▶ _Task_
Exactly reproduce the lines from the one holding "How much of" through the final line of the listing below, with both ends included and nothing else.

▶ _Available data_
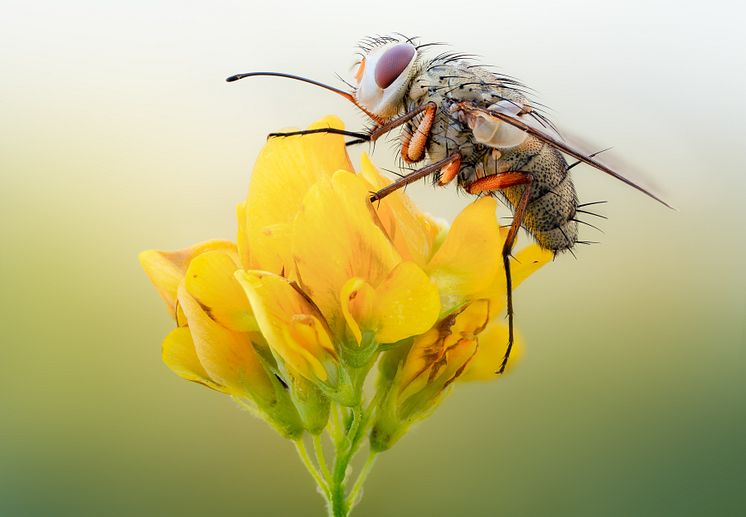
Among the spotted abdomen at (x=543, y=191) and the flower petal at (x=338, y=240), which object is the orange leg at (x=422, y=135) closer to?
the spotted abdomen at (x=543, y=191)

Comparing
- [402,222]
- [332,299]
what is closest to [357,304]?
[332,299]

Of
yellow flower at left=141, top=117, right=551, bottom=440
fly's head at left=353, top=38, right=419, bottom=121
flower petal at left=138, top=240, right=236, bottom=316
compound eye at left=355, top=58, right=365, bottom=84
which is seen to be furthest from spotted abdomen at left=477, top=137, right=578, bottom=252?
flower petal at left=138, top=240, right=236, bottom=316

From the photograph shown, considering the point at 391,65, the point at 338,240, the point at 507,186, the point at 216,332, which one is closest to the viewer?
the point at 338,240

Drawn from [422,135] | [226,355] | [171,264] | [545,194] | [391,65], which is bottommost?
[226,355]

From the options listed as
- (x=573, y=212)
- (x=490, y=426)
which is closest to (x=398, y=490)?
(x=490, y=426)

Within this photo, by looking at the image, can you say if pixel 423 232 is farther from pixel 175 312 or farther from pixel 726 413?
pixel 726 413

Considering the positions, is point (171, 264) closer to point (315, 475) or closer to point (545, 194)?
point (315, 475)
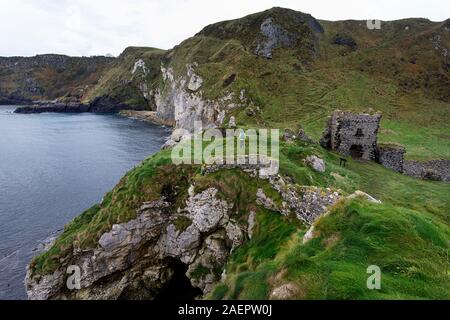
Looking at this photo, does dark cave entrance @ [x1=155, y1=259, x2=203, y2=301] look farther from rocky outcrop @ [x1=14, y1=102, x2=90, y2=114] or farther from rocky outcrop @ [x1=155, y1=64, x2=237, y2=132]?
rocky outcrop @ [x1=14, y1=102, x2=90, y2=114]

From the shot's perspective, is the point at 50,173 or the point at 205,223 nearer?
the point at 205,223

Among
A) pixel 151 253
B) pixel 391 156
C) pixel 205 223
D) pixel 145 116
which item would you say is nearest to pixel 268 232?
pixel 205 223

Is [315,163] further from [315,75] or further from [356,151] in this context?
[315,75]

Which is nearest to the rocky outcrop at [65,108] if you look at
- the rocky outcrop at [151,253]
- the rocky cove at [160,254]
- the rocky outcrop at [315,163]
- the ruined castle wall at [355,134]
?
the ruined castle wall at [355,134]

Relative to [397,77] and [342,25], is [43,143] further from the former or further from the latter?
[342,25]

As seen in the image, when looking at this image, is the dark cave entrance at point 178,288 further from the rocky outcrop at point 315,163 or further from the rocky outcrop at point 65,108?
the rocky outcrop at point 65,108

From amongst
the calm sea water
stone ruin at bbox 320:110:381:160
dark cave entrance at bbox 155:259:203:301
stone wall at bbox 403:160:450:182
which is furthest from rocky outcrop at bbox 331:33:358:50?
dark cave entrance at bbox 155:259:203:301
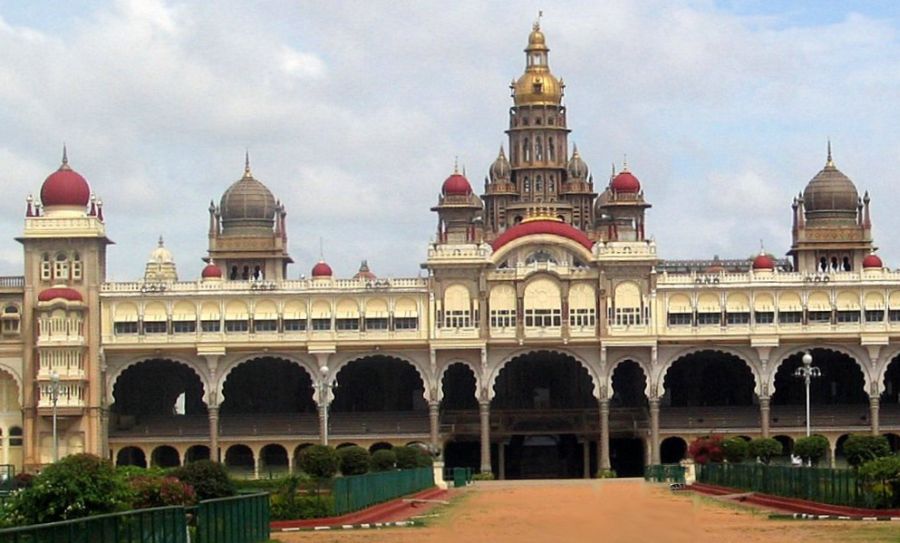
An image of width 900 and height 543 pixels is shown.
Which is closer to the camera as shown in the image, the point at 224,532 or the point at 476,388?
the point at 224,532

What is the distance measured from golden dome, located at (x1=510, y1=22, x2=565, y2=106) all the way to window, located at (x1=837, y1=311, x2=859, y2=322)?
23.1m

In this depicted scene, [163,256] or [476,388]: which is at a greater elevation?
[163,256]

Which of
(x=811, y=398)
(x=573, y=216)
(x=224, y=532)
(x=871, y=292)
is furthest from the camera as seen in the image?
(x=573, y=216)

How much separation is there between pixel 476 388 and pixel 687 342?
10934mm

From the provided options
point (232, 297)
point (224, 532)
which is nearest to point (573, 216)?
point (232, 297)

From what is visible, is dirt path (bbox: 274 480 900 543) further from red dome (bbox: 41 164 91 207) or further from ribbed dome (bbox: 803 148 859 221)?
ribbed dome (bbox: 803 148 859 221)

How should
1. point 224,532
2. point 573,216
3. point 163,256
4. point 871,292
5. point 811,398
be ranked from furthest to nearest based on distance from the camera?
1. point 163,256
2. point 573,216
3. point 811,398
4. point 871,292
5. point 224,532

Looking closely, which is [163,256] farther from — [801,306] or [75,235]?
[801,306]

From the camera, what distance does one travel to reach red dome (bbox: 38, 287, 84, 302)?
94188mm

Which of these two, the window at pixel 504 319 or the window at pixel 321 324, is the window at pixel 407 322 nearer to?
the window at pixel 321 324

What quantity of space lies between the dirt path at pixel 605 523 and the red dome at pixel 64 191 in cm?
3385

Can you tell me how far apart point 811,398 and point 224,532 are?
71.0 metres

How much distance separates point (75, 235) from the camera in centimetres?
9644

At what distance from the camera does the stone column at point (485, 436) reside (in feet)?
307
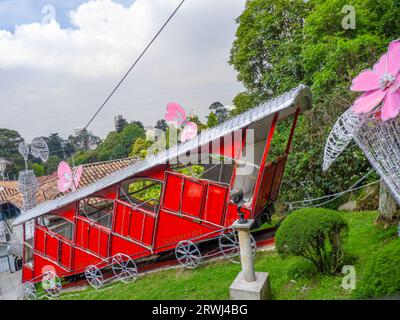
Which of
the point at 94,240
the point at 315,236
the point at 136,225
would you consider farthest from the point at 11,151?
the point at 315,236

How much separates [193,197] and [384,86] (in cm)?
357

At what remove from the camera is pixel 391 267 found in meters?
2.77

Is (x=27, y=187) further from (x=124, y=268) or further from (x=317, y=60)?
(x=317, y=60)

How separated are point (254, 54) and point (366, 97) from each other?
12073mm

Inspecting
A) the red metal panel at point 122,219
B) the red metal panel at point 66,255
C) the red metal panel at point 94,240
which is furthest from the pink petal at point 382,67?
the red metal panel at point 66,255

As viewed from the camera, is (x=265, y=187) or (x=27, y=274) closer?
(x=265, y=187)

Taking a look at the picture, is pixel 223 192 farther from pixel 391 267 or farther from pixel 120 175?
pixel 391 267

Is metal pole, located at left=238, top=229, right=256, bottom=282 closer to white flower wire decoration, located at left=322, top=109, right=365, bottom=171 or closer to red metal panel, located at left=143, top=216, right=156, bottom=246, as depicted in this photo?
white flower wire decoration, located at left=322, top=109, right=365, bottom=171

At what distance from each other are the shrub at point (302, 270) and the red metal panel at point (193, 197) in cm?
194

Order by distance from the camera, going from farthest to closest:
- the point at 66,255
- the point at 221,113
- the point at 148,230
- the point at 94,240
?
the point at 221,113, the point at 66,255, the point at 94,240, the point at 148,230

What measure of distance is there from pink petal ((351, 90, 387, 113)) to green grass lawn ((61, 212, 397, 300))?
2061mm

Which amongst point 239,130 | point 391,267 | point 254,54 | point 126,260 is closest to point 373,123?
point 391,267

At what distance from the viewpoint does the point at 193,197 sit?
5684 mm

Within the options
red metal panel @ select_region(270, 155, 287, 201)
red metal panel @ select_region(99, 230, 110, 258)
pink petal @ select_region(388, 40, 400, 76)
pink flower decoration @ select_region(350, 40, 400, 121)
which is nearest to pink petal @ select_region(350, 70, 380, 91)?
pink flower decoration @ select_region(350, 40, 400, 121)
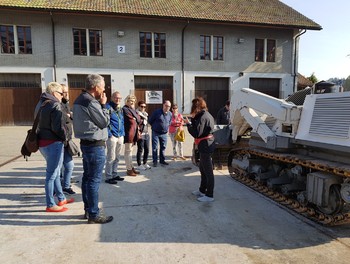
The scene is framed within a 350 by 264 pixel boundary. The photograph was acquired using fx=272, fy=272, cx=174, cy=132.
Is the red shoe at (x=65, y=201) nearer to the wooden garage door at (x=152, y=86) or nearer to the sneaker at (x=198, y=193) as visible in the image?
the sneaker at (x=198, y=193)

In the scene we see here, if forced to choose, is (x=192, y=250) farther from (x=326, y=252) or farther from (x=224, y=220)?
(x=326, y=252)

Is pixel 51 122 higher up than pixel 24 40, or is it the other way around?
pixel 24 40

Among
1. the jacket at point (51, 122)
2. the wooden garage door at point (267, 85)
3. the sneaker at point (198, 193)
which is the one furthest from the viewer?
the wooden garage door at point (267, 85)

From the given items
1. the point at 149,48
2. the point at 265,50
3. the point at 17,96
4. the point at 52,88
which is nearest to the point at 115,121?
the point at 52,88

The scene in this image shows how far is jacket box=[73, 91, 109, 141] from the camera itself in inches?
143

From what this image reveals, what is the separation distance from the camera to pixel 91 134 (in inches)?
145

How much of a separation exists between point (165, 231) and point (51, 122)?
2296 millimetres

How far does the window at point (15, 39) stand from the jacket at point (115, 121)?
14.6m

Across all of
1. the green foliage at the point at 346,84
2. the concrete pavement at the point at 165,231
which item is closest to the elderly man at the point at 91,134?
the concrete pavement at the point at 165,231

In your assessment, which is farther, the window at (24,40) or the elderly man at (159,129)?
the window at (24,40)

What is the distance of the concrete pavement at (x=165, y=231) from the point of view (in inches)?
123

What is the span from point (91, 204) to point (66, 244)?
637mm

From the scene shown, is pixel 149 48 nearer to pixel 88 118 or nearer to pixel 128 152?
pixel 128 152

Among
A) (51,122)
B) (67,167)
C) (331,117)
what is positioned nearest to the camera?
(331,117)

▶ _Answer in full_
How much of a separation exists between point (165, 231) and point (51, 122)?
2296 millimetres

How far does the window at point (15, 39) stand from the jacket at point (115, 121)?
14.6m

Across all of
1. the green foliage at the point at 346,84
2. the concrete pavement at the point at 165,231
which item is closest to the elderly man at the point at 91,134?
the concrete pavement at the point at 165,231

In your assessment, which is farther, the window at (24,40) or the elderly man at (159,129)?
the window at (24,40)

What is the distance of the concrete pavement at (x=165, y=231) from the point of view (in inches)?
123

What is the span from point (91, 204) to point (66, 244)?
637mm

From the scene shown, is pixel 149 48 nearer to pixel 88 118 or nearer to pixel 128 152?
pixel 128 152

Among
A) (51,122)
B) (67,167)
C) (331,117)
what is positioned nearest to the camera?
(331,117)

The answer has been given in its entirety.